• **Work to do**
In the listing below, find every line that contains the word "through" with matching case, and copy each of those lines.

• **Records of scene-based questions**
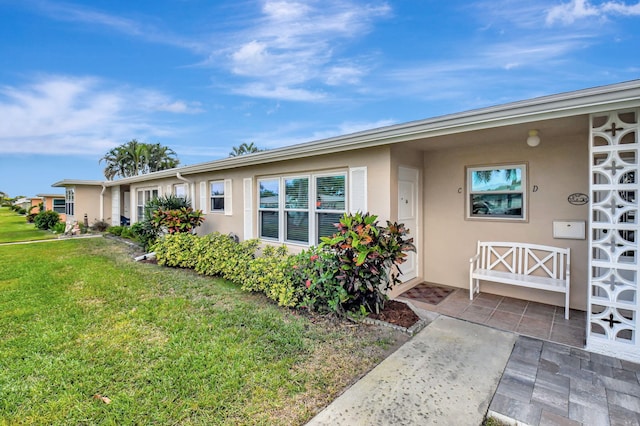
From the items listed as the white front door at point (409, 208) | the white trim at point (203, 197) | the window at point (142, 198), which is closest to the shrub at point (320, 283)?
the white front door at point (409, 208)

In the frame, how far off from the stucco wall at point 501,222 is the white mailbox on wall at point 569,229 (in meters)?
0.07

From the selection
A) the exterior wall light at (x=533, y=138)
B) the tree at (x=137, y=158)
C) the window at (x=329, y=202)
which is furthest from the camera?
the tree at (x=137, y=158)

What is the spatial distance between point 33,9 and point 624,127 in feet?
40.4

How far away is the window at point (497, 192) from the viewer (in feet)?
16.1

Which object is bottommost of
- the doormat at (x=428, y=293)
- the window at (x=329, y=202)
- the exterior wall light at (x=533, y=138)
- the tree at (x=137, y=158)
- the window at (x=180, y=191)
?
the doormat at (x=428, y=293)

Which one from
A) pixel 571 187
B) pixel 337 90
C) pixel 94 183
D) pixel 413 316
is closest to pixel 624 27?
pixel 571 187

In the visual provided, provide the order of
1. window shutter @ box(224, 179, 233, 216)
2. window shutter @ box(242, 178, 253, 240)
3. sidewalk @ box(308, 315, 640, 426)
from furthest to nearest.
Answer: window shutter @ box(224, 179, 233, 216)
window shutter @ box(242, 178, 253, 240)
sidewalk @ box(308, 315, 640, 426)

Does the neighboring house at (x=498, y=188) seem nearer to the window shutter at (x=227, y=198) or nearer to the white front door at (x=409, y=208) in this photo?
the white front door at (x=409, y=208)

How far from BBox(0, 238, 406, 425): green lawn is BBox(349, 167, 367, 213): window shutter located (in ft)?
6.70

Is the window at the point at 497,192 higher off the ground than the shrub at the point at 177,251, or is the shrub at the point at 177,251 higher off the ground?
the window at the point at 497,192

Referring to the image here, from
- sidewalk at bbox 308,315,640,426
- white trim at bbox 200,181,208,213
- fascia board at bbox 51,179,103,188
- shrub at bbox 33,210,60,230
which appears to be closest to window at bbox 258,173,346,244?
white trim at bbox 200,181,208,213

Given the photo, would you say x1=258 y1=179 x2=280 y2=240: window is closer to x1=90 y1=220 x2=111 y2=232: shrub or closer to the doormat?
the doormat

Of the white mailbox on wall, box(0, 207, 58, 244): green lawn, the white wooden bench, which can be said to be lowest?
box(0, 207, 58, 244): green lawn

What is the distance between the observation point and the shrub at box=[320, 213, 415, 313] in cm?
394
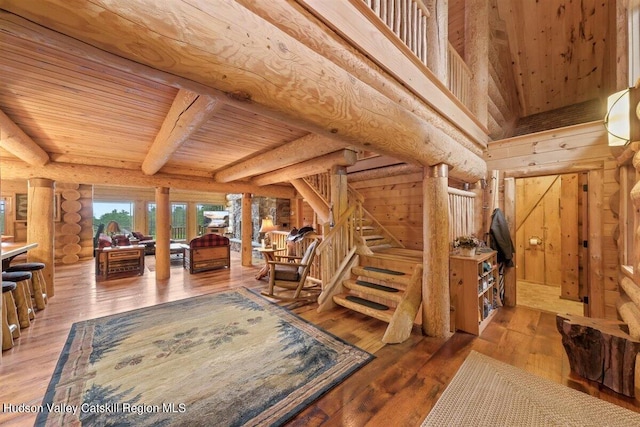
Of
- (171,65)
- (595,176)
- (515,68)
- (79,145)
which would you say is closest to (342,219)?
(171,65)

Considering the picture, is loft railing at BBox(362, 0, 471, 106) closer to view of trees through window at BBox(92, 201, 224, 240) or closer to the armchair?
the armchair

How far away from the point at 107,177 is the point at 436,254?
565cm

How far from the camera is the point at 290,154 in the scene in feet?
11.5

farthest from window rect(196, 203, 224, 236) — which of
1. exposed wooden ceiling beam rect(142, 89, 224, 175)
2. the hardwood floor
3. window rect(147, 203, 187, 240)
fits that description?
exposed wooden ceiling beam rect(142, 89, 224, 175)

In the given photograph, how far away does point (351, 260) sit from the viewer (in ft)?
12.5

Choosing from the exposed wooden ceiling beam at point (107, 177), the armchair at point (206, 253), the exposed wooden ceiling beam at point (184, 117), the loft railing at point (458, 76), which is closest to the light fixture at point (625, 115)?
the loft railing at point (458, 76)

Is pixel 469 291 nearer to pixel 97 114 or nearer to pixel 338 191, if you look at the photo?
pixel 338 191

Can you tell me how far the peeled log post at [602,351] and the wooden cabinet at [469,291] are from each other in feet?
2.50

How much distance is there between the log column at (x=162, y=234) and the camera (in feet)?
16.5

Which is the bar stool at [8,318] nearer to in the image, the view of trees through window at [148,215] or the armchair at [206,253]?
the armchair at [206,253]

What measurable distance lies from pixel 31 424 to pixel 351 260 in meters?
3.40

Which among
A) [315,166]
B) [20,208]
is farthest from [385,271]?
[20,208]

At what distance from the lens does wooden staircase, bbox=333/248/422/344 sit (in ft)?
8.91

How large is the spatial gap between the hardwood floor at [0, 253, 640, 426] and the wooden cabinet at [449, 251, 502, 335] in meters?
0.14
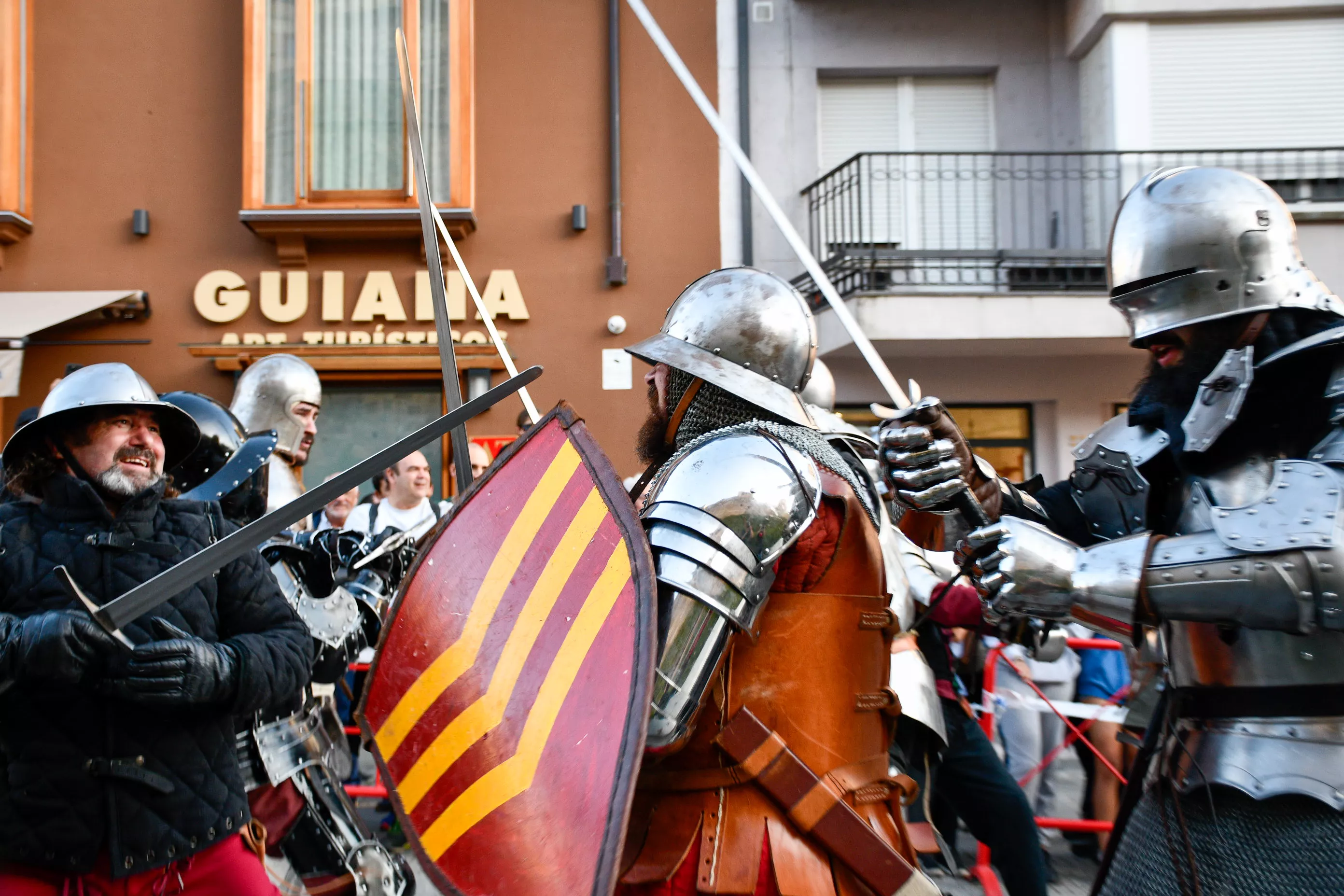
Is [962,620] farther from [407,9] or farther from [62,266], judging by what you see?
[62,266]

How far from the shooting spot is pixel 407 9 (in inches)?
384

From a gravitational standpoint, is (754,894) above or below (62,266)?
below

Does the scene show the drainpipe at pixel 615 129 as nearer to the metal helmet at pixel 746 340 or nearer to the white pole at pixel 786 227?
the white pole at pixel 786 227

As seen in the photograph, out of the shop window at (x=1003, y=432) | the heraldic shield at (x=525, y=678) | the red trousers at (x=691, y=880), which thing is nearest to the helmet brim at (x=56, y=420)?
the heraldic shield at (x=525, y=678)

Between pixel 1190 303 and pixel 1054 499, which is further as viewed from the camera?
pixel 1054 499

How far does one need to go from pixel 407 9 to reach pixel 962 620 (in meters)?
8.03

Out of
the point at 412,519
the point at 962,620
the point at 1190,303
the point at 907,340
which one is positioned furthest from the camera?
the point at 907,340

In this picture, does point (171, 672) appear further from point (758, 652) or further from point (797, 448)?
point (797, 448)

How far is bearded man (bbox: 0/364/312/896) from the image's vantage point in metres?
2.36

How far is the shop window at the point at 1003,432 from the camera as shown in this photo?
34.0 feet

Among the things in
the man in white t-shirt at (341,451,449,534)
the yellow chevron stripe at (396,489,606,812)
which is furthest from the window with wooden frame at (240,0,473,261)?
the yellow chevron stripe at (396,489,606,812)

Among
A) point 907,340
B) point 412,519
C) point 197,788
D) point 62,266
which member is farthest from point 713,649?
point 62,266

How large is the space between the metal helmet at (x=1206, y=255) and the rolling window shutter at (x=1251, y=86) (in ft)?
29.1

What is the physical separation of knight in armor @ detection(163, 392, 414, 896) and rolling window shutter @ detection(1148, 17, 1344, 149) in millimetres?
8844
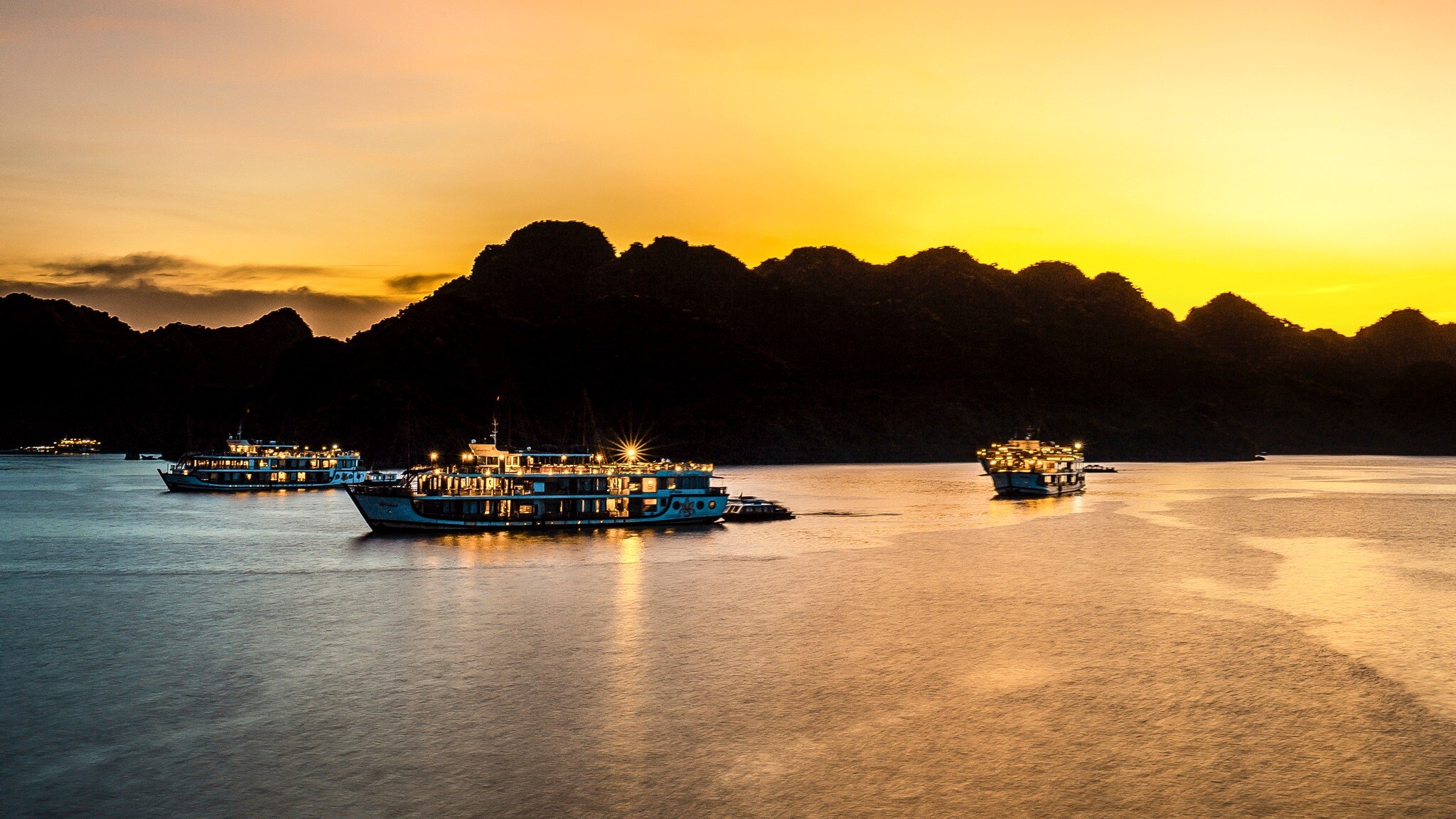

• **Expected answer**
Considering the picture, is loft railing at BBox(362, 0, 471, 106) closer to view of trees through window at BBox(92, 201, 224, 240) or closer to the armchair?
Which is the bar stool at [8,318] nearer to in the image, the view of trees through window at [148,215] or the armchair at [206,253]?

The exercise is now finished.